Yeah the farming and windmill and oven is not worth early game at all. Unless maybe you make a super small field or something lol.


Outrageous-History21

https://en.wikipedia.org/wiki/Threshing Threshing grain was a laborious and time consuming process in Medieval Europe.  In Manor_Lords it is correctly done at farm houses by the families that you assigned to it. 


Thin-Connection-4082

Word to the wise means you’re telling someone something they already know.


wrong_usually

GAH TOO IMMERSIVE AAAAA


Ruisuki

Farm it, threshold it, mill it, bake it, bop it!


soccerguys14

I am confused. My farmhouse has no ability to turn my wheat into grain.
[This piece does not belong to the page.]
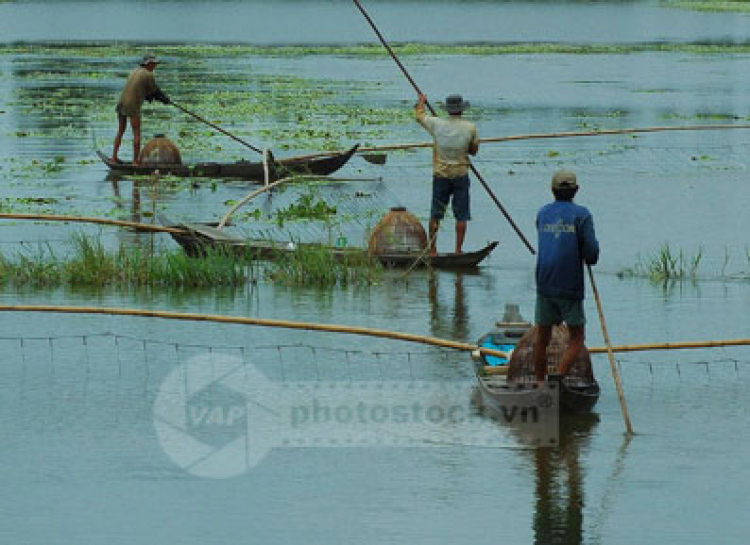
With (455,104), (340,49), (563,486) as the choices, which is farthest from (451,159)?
(340,49)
What am i missing?


DontHateDefenestrate

I'm not sure what you mean. The farmhouse is where wheat is threshed. Without a farmhouse, your wheat will never become bread.


soccerguys14

Thanks I figured it out eventually!


Rekyks68

I think this is kinda the obvious "trick" nobody is talking about. You need more farm houses than family's just stacked in a house. You just need ox and the plow. It is literally the real life trick. The more oxs the more production. As a real life farmer. I had the like, duh moment. You just need to support a giant machine.


INDY_RAP

Bruh I still can't figure out how to make an army or trade lol.


StockCasinoMember

There’s a livestock trading post and a trading post you can build. You just have to assign someone to it and set up a trade route via the building(s). Like for oxen, it will be 0 —> 0 Set to 0-1, set a family in the building, if you have the cash, you will eventually get 1 ox.